Welcoming Winter Buyers 

With snow and below freezing temperatures in the Northeast over the last week, home shopping has become a bit of a challenge – treacherous even. For buyers, the competition this season may be a little less fierce than it has been over the past few months as some buyers may decide to postpone their home search until it’s a bit warmer, so those willing to bundle up may have a competitive advantage.

The good news for sellers is that there are plenty of serious buyers out there willing to brave the frigid temperatures to find their Home Sweet Home, so it’s really important to consider what the buyer experience is like on these winter house hunts –

Bundled up in your heaviest coat, complete with sweaters, scarves, gloves, hats, hoods, and boots… driving over slippery, snow covered roads to get from one home to another. Emerging from your (hopefully) warm vehicle to trek across slippery driveways and walkways to get to the front door. Your real estate agent leads the pack, making conversation through chattering teeth, as they remove their gloves to open frozen lockboxes and get the key in the door. Stomping snow off of your boots as your group huddles into the entrance of the home, you begin peeling off layers – coats, scarves, boots – so you can really see the home…

House hunting is exciting and exhausting and even more so in the cold with snow on the ground. With that in mind, here are a few things sellers can do to make the visit easier and more welcoming for their buyer guests:

  1. Plow the driveway. Simple enough, right? You can take it a step further by making sure there is enough room around the vehicles so the passengers don’t step into a snowbank as they exit their cars.

• _Provided data_:

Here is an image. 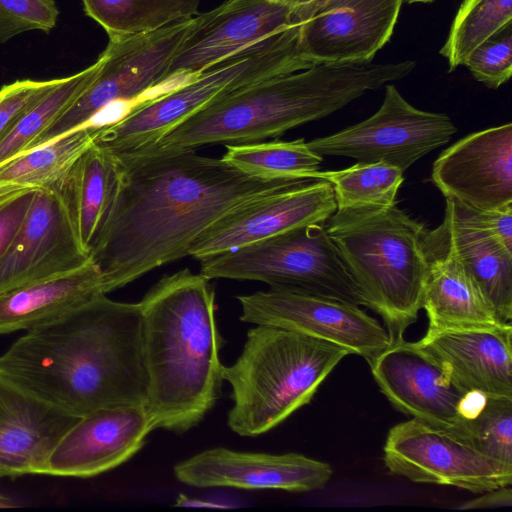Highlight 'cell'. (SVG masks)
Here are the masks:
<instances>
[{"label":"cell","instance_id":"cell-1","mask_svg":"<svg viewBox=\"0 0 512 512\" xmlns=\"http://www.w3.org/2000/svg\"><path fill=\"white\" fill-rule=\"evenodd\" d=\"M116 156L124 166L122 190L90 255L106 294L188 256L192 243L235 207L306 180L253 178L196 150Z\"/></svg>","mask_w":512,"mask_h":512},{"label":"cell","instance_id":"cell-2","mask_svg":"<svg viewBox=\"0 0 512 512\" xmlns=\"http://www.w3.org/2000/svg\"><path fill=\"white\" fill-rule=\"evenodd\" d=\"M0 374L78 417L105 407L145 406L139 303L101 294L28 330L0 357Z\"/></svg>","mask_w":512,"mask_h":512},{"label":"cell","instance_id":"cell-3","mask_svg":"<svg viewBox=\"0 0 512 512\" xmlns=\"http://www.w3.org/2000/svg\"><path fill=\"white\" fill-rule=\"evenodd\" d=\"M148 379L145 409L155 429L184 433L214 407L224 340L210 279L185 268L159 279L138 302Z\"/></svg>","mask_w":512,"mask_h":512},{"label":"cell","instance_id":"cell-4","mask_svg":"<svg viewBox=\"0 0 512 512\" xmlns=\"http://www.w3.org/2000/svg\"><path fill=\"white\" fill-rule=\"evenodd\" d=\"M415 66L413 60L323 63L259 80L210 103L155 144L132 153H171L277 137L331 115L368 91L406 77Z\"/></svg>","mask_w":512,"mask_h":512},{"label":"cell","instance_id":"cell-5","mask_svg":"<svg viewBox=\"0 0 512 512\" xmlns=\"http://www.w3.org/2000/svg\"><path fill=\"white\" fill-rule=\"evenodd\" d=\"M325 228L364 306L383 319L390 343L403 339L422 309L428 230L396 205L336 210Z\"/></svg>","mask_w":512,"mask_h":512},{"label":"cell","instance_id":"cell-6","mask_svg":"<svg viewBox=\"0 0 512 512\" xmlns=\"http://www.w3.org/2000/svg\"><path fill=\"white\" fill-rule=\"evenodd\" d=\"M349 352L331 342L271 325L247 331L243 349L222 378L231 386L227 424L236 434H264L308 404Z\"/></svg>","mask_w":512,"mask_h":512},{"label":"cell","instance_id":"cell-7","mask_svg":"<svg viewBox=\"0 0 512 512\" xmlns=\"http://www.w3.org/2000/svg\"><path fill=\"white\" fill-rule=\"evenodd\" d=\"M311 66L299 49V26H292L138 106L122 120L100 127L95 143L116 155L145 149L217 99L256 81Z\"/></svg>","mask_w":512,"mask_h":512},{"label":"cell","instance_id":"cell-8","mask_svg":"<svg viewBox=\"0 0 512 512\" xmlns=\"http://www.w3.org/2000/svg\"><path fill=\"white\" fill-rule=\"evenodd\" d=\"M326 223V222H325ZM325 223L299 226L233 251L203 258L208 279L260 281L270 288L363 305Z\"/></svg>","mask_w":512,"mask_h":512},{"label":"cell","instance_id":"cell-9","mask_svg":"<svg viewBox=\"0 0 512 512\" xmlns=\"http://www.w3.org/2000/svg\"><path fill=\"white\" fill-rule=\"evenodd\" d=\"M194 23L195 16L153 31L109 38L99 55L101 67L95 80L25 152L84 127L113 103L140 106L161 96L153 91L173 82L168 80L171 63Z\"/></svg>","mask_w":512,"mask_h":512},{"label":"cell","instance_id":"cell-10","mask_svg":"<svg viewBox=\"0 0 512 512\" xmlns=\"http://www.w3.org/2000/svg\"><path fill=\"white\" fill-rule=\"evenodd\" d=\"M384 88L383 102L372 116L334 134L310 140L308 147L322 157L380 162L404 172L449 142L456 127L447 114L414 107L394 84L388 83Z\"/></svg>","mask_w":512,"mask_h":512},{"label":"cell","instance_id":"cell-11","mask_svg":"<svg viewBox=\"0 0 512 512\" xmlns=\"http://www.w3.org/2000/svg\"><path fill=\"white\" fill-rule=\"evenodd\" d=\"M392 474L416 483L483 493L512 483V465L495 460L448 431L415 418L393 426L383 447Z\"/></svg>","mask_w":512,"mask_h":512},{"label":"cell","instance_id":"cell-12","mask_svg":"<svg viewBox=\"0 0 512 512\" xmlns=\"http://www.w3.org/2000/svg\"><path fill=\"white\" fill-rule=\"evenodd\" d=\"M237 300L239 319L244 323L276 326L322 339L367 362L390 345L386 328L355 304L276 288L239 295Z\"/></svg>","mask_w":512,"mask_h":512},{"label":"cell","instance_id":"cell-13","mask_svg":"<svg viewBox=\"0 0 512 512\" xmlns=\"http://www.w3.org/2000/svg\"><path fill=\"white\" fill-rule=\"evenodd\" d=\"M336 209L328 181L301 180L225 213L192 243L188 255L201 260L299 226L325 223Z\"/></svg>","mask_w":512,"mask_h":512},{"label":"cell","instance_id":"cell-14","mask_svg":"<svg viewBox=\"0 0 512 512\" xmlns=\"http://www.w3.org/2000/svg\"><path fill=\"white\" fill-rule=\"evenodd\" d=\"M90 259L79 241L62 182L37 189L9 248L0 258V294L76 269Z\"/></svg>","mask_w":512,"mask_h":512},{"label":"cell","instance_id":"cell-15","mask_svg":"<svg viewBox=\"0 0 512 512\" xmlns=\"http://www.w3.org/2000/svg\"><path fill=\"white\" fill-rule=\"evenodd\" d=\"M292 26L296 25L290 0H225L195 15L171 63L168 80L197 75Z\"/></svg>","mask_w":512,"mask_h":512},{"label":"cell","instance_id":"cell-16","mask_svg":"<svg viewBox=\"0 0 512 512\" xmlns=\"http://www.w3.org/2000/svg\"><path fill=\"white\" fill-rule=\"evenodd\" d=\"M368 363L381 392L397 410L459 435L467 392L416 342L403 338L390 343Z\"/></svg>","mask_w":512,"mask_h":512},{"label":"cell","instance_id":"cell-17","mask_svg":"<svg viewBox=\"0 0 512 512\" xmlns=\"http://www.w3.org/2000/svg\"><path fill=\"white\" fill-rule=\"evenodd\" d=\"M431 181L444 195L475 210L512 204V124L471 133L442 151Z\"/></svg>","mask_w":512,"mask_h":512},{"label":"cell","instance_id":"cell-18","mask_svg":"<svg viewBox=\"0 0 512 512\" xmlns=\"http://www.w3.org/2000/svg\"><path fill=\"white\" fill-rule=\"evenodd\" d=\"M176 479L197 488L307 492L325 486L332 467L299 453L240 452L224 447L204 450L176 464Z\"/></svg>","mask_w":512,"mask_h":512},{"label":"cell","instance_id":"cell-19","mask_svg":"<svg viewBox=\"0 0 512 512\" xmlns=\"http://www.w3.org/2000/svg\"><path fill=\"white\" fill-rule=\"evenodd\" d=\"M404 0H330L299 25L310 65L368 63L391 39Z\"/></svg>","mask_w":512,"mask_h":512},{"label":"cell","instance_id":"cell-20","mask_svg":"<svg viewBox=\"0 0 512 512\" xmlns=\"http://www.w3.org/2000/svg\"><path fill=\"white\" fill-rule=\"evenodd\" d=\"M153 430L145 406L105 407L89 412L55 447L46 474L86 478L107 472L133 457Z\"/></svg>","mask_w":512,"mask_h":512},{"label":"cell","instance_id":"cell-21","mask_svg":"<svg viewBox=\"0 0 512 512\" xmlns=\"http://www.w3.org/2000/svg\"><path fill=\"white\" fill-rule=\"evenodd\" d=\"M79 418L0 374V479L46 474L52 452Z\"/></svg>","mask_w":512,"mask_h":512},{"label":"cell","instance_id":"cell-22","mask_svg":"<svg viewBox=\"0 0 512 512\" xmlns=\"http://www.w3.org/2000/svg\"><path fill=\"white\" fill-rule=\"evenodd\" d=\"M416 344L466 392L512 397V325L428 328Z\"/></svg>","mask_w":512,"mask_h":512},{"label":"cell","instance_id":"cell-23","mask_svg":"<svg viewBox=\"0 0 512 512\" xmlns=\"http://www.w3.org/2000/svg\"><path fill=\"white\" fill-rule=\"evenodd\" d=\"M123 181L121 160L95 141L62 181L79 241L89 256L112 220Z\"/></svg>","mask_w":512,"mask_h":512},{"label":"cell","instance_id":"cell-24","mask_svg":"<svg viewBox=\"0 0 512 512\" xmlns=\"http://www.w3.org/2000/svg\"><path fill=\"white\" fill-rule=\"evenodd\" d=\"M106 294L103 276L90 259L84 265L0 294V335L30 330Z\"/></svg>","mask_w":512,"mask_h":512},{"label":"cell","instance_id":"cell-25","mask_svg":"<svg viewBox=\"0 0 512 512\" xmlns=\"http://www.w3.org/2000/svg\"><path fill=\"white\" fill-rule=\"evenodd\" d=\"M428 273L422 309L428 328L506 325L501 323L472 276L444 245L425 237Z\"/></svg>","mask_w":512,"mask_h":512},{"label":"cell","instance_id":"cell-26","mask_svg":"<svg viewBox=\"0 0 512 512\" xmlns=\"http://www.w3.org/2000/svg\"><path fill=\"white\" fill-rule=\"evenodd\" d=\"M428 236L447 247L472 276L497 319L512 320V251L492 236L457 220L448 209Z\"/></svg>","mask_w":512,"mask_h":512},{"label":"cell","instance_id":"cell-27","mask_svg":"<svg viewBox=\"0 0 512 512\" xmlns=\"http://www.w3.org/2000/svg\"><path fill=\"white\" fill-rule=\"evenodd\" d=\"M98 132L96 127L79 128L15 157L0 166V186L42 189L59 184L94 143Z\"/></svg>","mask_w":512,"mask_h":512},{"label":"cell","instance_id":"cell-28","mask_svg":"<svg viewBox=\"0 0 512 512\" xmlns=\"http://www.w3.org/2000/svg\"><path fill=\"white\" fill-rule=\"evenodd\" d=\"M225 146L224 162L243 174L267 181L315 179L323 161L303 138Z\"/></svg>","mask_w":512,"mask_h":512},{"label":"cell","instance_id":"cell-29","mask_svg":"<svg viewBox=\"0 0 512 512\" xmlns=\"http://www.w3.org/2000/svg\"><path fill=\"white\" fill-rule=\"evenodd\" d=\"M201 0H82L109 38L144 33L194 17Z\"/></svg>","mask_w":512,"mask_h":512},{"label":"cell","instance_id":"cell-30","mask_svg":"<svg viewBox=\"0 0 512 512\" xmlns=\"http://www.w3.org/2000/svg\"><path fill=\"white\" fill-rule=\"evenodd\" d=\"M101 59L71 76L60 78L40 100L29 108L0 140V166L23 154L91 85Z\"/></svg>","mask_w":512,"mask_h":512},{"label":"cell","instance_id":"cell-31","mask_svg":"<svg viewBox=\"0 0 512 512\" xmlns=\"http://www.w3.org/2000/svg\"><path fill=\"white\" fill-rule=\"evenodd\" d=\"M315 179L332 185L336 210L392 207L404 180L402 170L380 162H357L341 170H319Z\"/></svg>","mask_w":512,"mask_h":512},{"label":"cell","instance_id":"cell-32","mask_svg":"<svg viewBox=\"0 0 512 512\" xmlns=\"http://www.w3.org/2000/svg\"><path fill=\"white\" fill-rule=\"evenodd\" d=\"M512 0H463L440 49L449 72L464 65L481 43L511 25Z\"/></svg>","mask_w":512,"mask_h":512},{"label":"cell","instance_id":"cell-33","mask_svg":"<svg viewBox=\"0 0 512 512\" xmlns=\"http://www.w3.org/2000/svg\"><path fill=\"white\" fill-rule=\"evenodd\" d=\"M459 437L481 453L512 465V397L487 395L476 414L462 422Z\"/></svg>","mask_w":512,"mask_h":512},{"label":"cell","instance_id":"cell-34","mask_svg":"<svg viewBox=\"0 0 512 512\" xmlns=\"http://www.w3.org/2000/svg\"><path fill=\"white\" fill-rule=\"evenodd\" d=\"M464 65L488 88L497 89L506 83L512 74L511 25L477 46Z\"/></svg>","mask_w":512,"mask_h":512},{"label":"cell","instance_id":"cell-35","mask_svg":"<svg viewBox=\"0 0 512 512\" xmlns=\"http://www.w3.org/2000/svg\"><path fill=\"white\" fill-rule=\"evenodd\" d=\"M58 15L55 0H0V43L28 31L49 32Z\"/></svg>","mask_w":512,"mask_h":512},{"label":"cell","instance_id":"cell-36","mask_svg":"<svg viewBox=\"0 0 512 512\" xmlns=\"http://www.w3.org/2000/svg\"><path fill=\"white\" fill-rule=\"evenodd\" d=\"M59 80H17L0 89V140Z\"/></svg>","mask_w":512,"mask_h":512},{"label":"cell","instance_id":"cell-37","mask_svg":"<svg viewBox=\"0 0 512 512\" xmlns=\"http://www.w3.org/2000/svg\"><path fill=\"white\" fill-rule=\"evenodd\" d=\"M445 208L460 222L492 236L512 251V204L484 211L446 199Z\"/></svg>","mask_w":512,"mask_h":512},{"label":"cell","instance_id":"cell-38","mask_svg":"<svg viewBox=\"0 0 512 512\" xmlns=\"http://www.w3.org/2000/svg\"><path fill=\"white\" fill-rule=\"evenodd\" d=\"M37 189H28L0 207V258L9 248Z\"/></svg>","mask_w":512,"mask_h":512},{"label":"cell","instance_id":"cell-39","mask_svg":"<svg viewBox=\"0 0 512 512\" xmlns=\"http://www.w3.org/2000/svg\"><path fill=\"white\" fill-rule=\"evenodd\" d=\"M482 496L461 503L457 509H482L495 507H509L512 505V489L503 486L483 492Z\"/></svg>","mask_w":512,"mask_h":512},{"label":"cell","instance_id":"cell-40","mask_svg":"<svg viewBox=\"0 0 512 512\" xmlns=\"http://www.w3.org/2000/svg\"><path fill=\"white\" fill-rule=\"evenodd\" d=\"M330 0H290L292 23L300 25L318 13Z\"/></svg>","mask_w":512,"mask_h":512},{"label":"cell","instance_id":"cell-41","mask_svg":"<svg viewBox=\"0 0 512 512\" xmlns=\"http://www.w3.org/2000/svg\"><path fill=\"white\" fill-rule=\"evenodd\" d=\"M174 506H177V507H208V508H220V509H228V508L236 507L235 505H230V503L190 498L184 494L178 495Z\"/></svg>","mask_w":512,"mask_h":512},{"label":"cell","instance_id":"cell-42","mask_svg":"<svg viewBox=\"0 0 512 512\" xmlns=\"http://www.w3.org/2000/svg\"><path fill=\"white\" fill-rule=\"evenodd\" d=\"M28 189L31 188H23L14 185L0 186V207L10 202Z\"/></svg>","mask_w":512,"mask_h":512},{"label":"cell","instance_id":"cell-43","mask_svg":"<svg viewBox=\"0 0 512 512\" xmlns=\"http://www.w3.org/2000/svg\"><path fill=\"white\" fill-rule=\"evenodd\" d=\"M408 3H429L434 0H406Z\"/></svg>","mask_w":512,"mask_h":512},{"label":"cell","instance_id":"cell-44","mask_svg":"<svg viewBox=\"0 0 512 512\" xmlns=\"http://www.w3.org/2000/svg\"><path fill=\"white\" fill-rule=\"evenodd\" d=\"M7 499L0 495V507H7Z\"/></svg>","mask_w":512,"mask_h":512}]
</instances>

...

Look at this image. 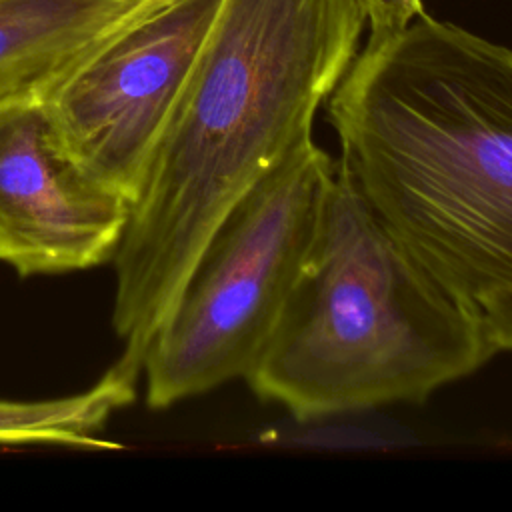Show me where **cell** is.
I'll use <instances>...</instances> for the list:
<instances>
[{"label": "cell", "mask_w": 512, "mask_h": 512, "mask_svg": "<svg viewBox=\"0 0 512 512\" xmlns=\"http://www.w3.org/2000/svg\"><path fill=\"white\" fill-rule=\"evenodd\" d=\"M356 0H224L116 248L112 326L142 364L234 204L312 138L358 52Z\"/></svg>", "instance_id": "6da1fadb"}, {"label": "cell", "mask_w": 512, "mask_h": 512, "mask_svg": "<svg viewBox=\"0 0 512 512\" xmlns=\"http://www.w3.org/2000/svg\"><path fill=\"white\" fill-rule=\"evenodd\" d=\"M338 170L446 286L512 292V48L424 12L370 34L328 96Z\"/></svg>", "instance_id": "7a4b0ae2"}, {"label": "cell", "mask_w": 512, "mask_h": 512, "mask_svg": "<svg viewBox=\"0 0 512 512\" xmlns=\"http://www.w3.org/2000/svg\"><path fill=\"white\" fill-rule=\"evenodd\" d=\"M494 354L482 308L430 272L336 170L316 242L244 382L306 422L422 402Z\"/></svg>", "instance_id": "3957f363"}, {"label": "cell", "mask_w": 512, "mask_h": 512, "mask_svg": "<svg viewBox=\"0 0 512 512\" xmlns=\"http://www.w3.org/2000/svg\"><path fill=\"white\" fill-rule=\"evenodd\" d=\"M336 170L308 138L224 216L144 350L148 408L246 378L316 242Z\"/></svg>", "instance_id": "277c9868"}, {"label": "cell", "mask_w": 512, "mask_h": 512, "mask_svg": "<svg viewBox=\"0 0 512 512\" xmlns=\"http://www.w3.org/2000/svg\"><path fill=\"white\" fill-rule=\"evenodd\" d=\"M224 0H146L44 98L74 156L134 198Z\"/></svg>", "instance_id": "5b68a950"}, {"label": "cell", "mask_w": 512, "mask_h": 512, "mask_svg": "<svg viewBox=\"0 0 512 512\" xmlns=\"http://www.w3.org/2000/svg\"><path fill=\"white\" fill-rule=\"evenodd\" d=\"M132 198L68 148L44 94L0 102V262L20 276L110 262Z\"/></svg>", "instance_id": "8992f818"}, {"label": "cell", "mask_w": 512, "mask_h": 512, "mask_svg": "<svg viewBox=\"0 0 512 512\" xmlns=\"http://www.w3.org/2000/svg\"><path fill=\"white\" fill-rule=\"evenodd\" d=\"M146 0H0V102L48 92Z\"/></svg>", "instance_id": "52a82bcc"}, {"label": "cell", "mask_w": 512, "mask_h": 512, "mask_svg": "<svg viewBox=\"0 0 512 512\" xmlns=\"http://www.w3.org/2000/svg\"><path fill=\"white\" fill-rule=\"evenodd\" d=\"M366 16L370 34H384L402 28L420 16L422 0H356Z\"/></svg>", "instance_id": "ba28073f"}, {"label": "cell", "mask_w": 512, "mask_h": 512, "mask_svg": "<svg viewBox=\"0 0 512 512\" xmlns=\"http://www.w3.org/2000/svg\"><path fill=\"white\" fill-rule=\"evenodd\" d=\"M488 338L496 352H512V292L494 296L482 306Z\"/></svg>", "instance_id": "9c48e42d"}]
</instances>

• _Exercise task_:
Write the next part of the article on welcoming winter home buyers, starting right after its final sentence about plowing the driveway.

• _Solved exercise_:
  2. Shovel & salt the walkways. Most buyers are wearing boots to keep their feet warm, but there have been several times when they really needed them to get through knee deep snow just to get to the front door. That kind of hiking should really be reserved for weekend snowshoeing adventures – it’s tiring and that means buyers are thinking about being cold and tired when they enter your home and NOT the home itself. Throw a little salt down, too – nothing will stop a home tour faster than a slip on an icy walkway.
  3. Leave the lights on. With the sun setting earlier in the winter, the afternoon and evening shadows make the cold seem even colder. Turn both your outdoor and indoor lights on – nothing says “home” like leaving the lights on.
  4. Leave a rug or towel down by the front door. Buyers usually slip their wet, snow covered boots off at the front door and walk around in their sock feet – if the floor is wet, that means their socks are wet for THE REST OF THE DAY. You can prevent this by making space for the pile of boots coming off and giving them a dry place to step as they move into your home.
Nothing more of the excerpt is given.